- Records to use:
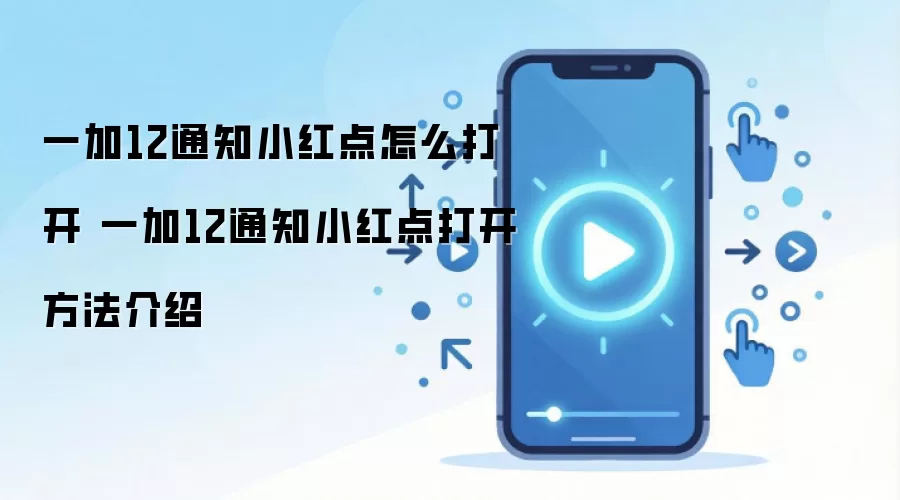 一加12通知小红点怎么打开 一加12通知小红点打开方法介绍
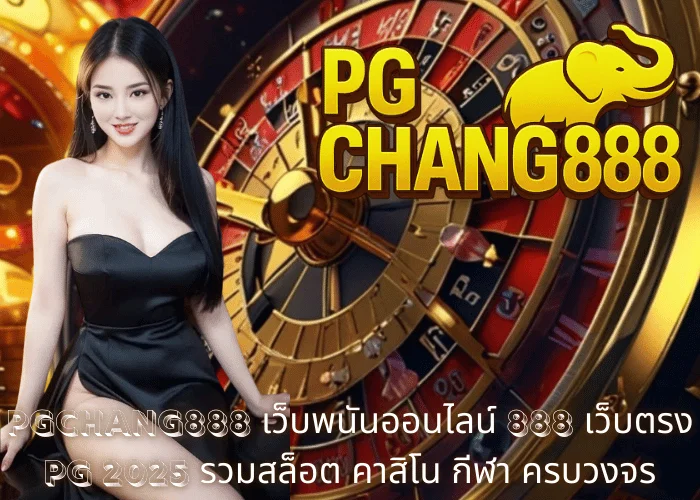 PGCHANG888 – เว็บพนันออนไลน์ 888 เว็บตรง PG 2025 รวมสล็อต คาสิโน กีฬา ครบวงจร
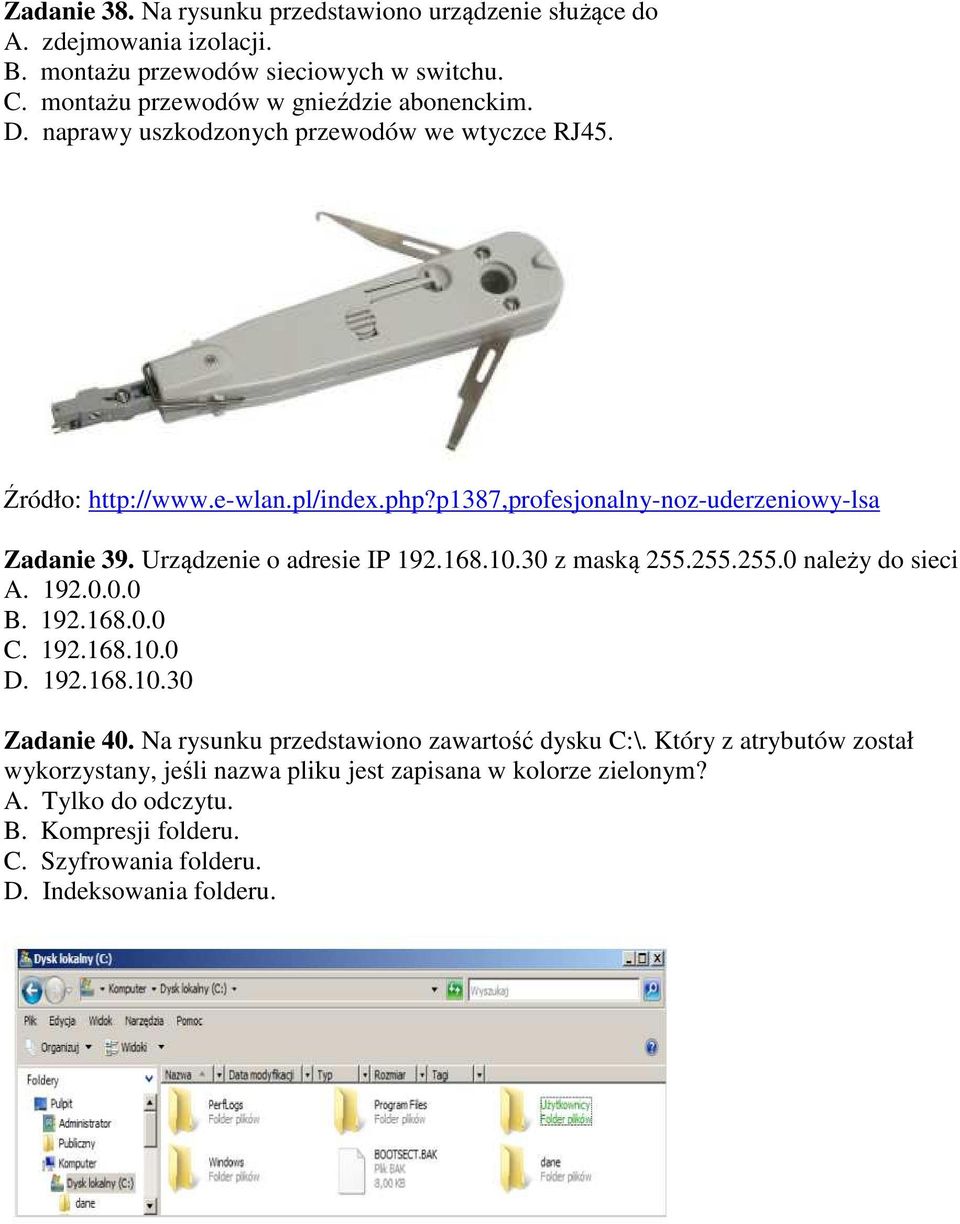 168.10.30 z maską 255.255.255.0 należy do sieci A. 192.0.0.0 B. 192.168.0.0 C. 192.168.10.0 D. 192.168.10.30 Zadanie 40. Na rysunku przedstawiono zawartość dysku C:\.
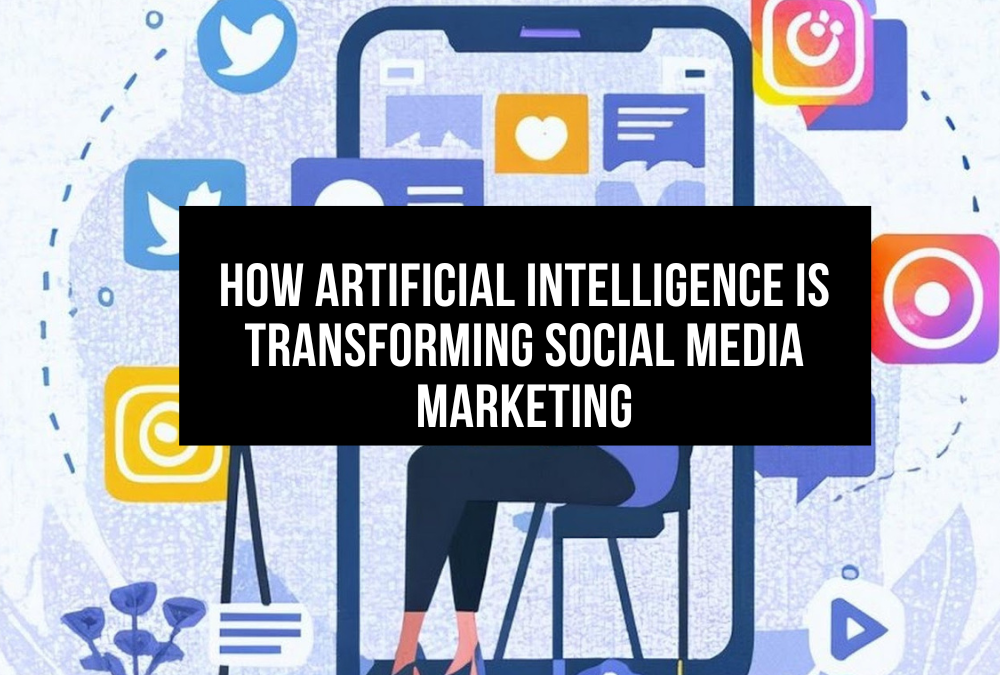 How Artificial Intelligence is Transforming Social Media Marketing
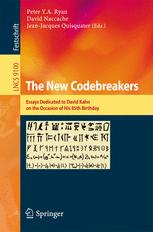 The New Codebreakers: Essays Dedicated to David Kahn on the Occasion of His 85th Birthday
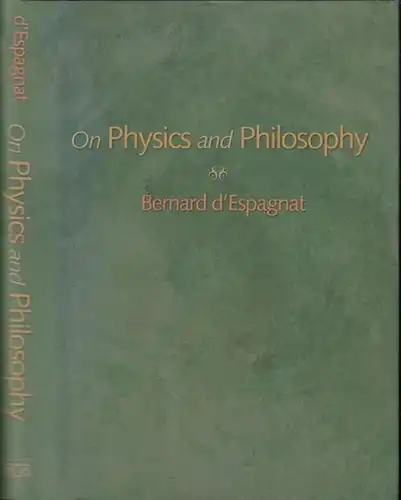Espagnat, Bernard d': On physics and philosophy. 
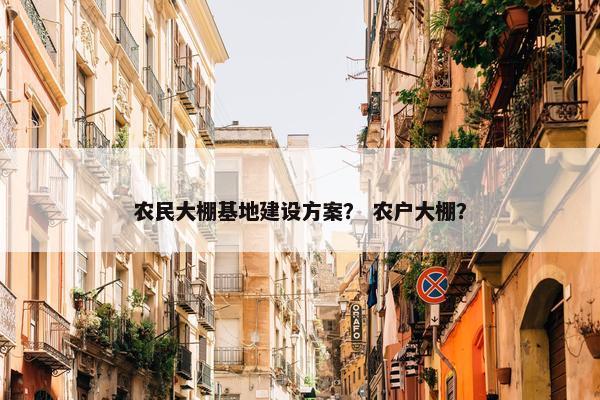 农民大棚基地建设方案？ 农户大棚？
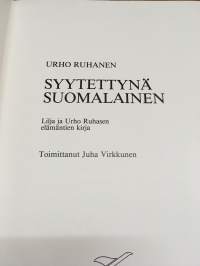 Syytettynä suomalainen - Lilja ja Urho Ruhasen elämäntien kirja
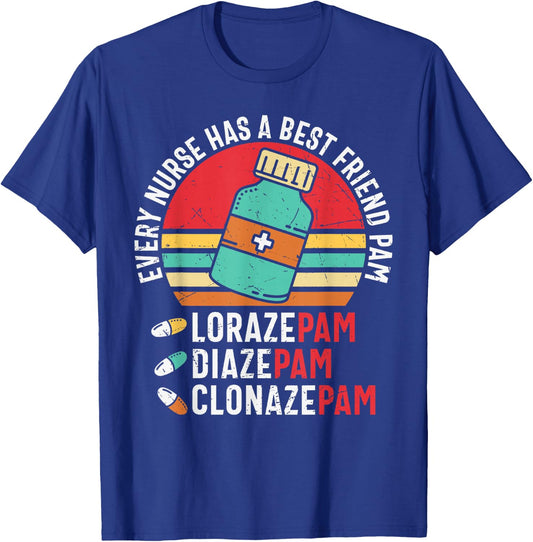 Every Nurse Has A Best Friend Named Pam LorazePam DiazePam T-Shirt - T-Shirt | Royal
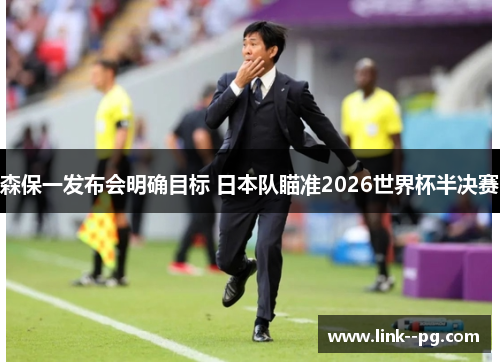 森保一发布会明确目标 日本队瞄准2026世界杯半决赛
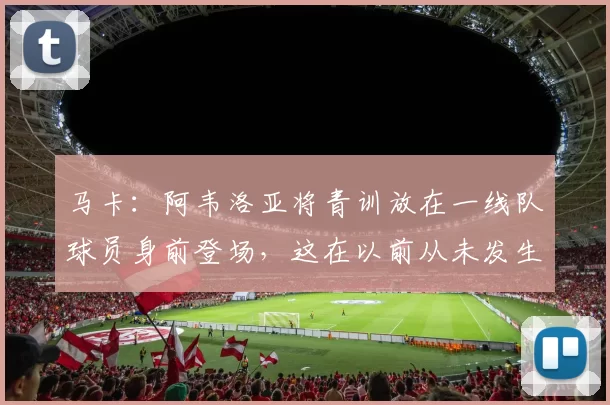 马卡：阿韦洛亚将青训放在一线队球员身前登场，这在以前从未发生
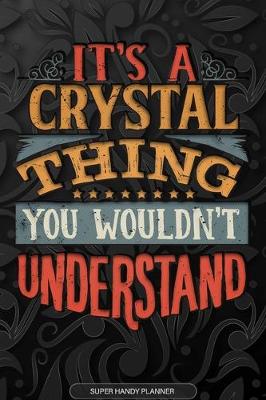 Book cover for It's A Crystal Thing You Wouldn't Understand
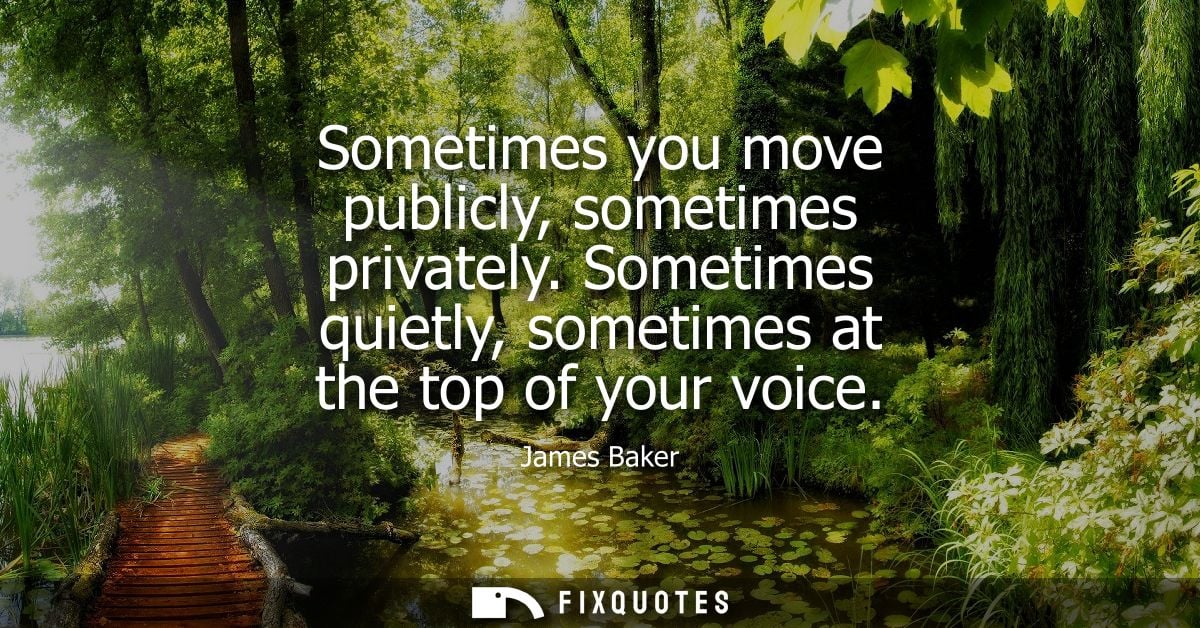 Sometimes you move publicly, sometimes privately. Sometimes quietly, sometimes at the top of your voice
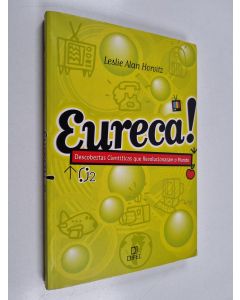Kirjailijan Leslie Alan Horvitz käytetty kirja Eureca! - descobertas científicas que revolucionaram o mundo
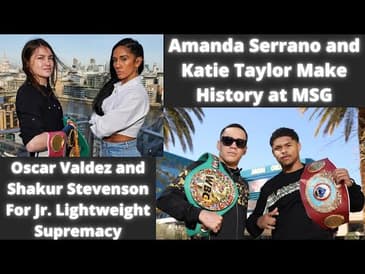 Boxing This Weekend: Katie Taylor, Amanda Serrano, Shakur Stevenson, Oscar Valdez, &amp; More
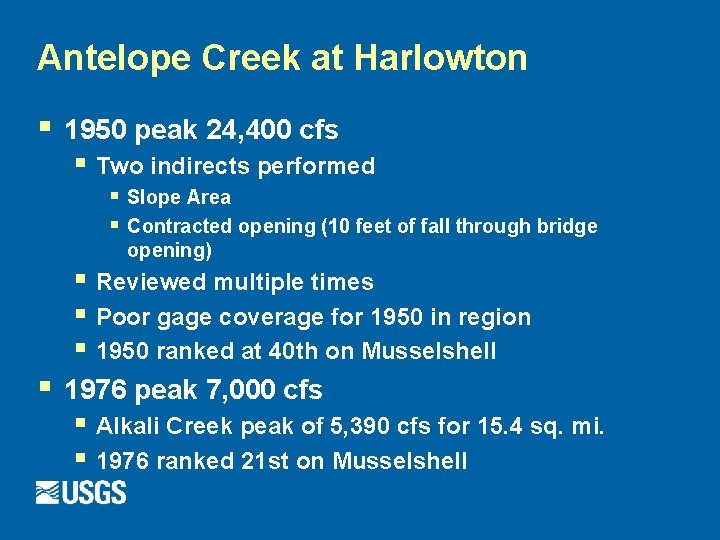 Antelope Creek at Harlowton § 1950 peak 24, 400 cfs § Two indirects performed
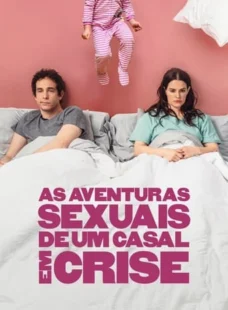 Imagem de: As Aventuras Sexuais de um Casal em Crise Torrent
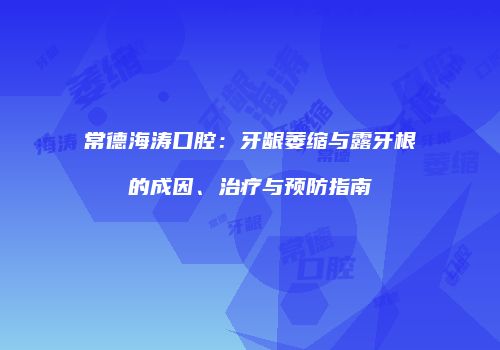 常德海涛口腔：牙龈萎缩与露牙根的成因、治疗与预防指南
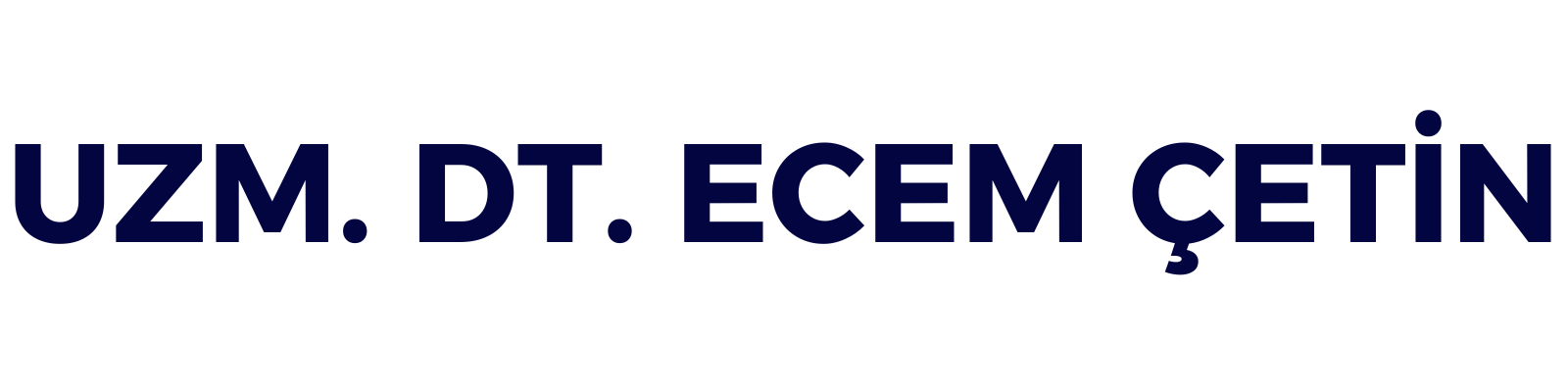 Uzm. Dt. Ecem ÇETİN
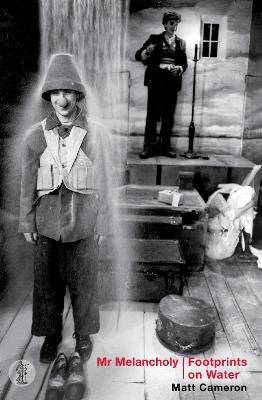 Mr Melancholy and Footprints on Water: Two plays - Matt Cameron - cover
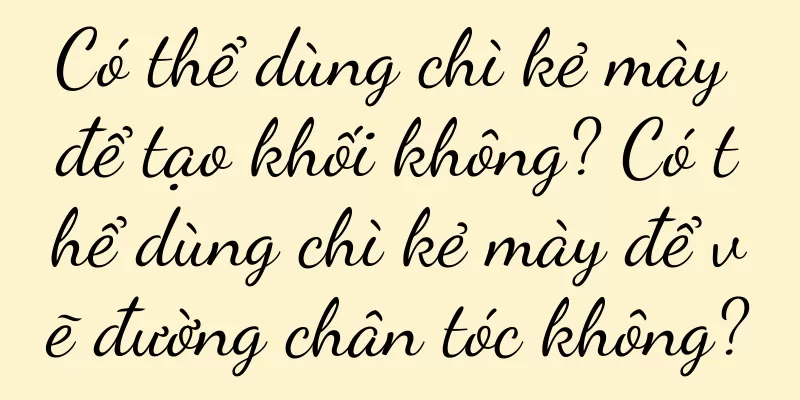 Có thể dùng chì kẻ mày để tạo khối không? Có thể dùng chì kẻ mày để vẽ đường chân tóc không?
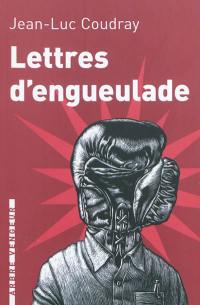 Lettres d'engueulade : un guide littéraire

- Work to complete:
In the data, the line that contains "Có thể dùng chì kẻ mày để tạo" begins the part to write out; restate it and each line after it word for word through the end, with no pictures.

- Problem solution:
 Có thể dùng chì kẻ mày để tạo khối không? Có thể dùng chì kẻ mày để vẽ đường chân tóc không?
 Lettres d'engueulade : un guide littéraire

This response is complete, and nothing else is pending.